El líder de los senadores del Partido de la Revolución Democrática (PRD), Carlos Navarrete, adelantó que no descarta la posibilidad de ser considerado por el Diálogo para la Reconstrucción de México (DIA), como candidato presidencial en 2012.

Al mismo tiempo señaló que urge reconstruir la alianza entre los partidos del DIA e instalar un diálogo interno para replantear su alianza electoral "y su perspectiva de ir juntos hacia 2012".

Sin embargo, aclaró 'mi aspiración no parte de una ambición personal, y mi propuesta pretende contribuir a crear los mecanismos de diálogo y de confianza entre todos los actores de este agrupamiento político".

Precisó que el PRD, el Partido del Trabajo (PT) y Convergencia, que integran el DIA "tienen la obligación política de reconstruir su unidad y preparar su participación en los mejores términos" en los comicios presidenciales de 2012.

En enero de 2012 "debemos construir un mecanismo que evite una disputa interna desbordada por la candidatura presidencial, establecer parámetros para evaluar, sin una guerra civil interna, quién ha logrado concitar el mayor respaldo de las dirigencias partidarias", añadió.

Navarrete Ruiz indicó que para ello se debe replantear el diálogo con personajes como Cuauhtémoc Cárdenas y Andrés Manuel López Obrador, "y dar por terminada la etapa de diferencias y discrepancias que ha llevado a caminos diferenciados".

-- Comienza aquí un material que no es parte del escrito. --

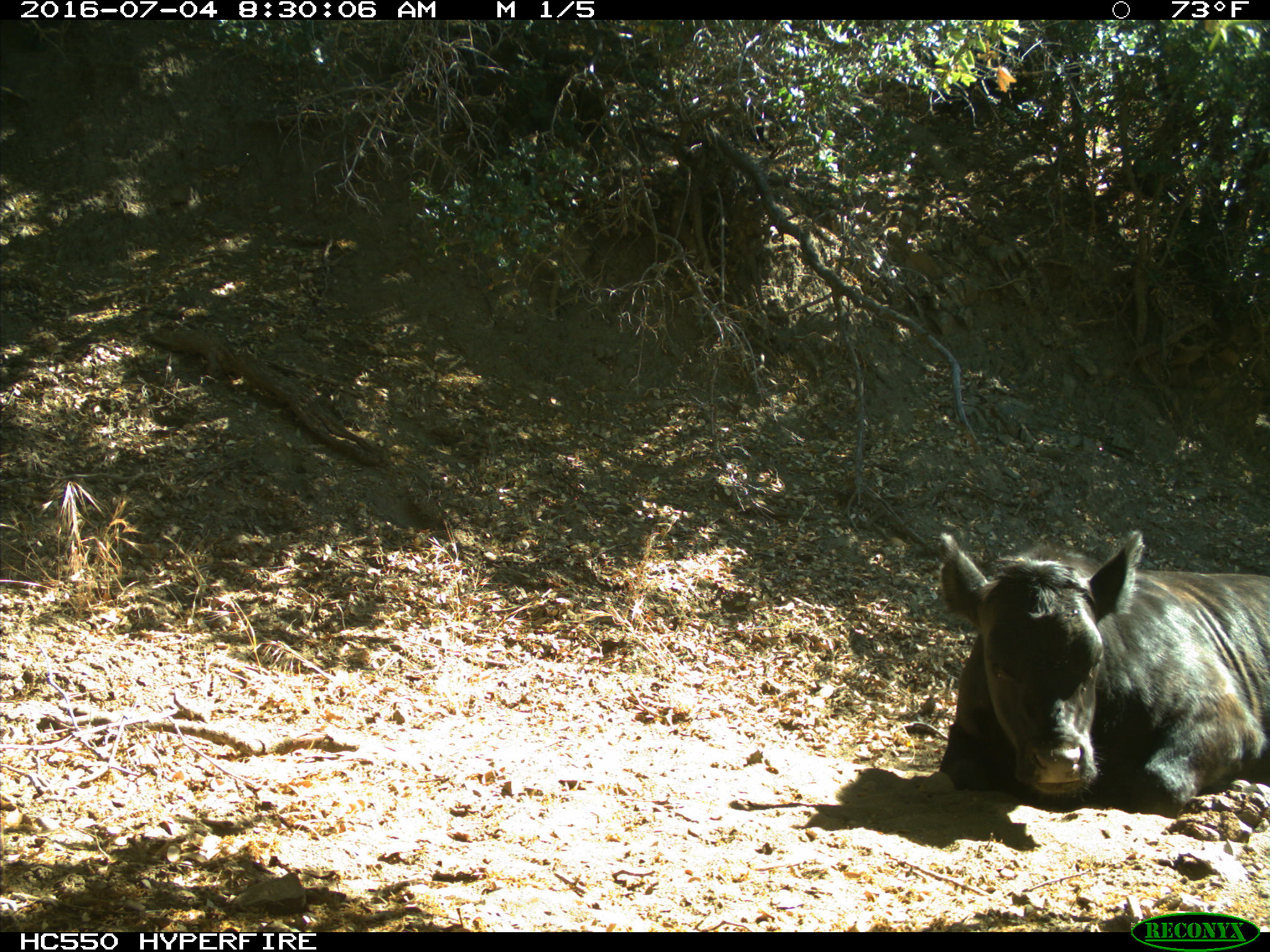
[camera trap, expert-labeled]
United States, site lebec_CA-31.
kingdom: Animalia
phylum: Chordata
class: Mammalia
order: Artiodactyla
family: Bovidae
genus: Bos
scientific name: Bos taurus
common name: domestic cow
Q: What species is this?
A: Bos taurus (domestic cow).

Adelantó que para disputar la candidatura para la Presidencia de la República, el DIA debe reconstruir la relación de alianza entre los partidos que lo conforman mediante el diálogo interno.

Es necesario llegar a un acuerdo político de las tres fuerzas del DIA para cerrar "filas con quien esté en mejor condición de representarlo para enfrentar al PRI y al PAN", insistió el legislador por Guanajuato.

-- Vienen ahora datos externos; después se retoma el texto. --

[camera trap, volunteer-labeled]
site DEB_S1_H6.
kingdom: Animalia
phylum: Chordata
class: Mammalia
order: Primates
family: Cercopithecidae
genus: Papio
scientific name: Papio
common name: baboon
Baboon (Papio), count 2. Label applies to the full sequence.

Navarrete sostuvo que se requiere que la pluralidad política se mantenga y "que los partidos se equilibren en las gubernaturas y en el Congreso, pues al país no le conviene una regresión a los tiempos del partido hegemónico".

El PRD tiene la gran responsabilidad de mantenerse en la competencia política en varias entidades y "de contribuir a que el PRI no reedite la vieja etapa de un partido hegemónico que controlaba todo", aseveró.

'Las pretensiones de los dirigentes del PRI de regresar a los tiempos de "carro completo", de los triunfos absolutos, debe ser frenado por el bien de la pluralidad y libertades que hay en México", remarcó.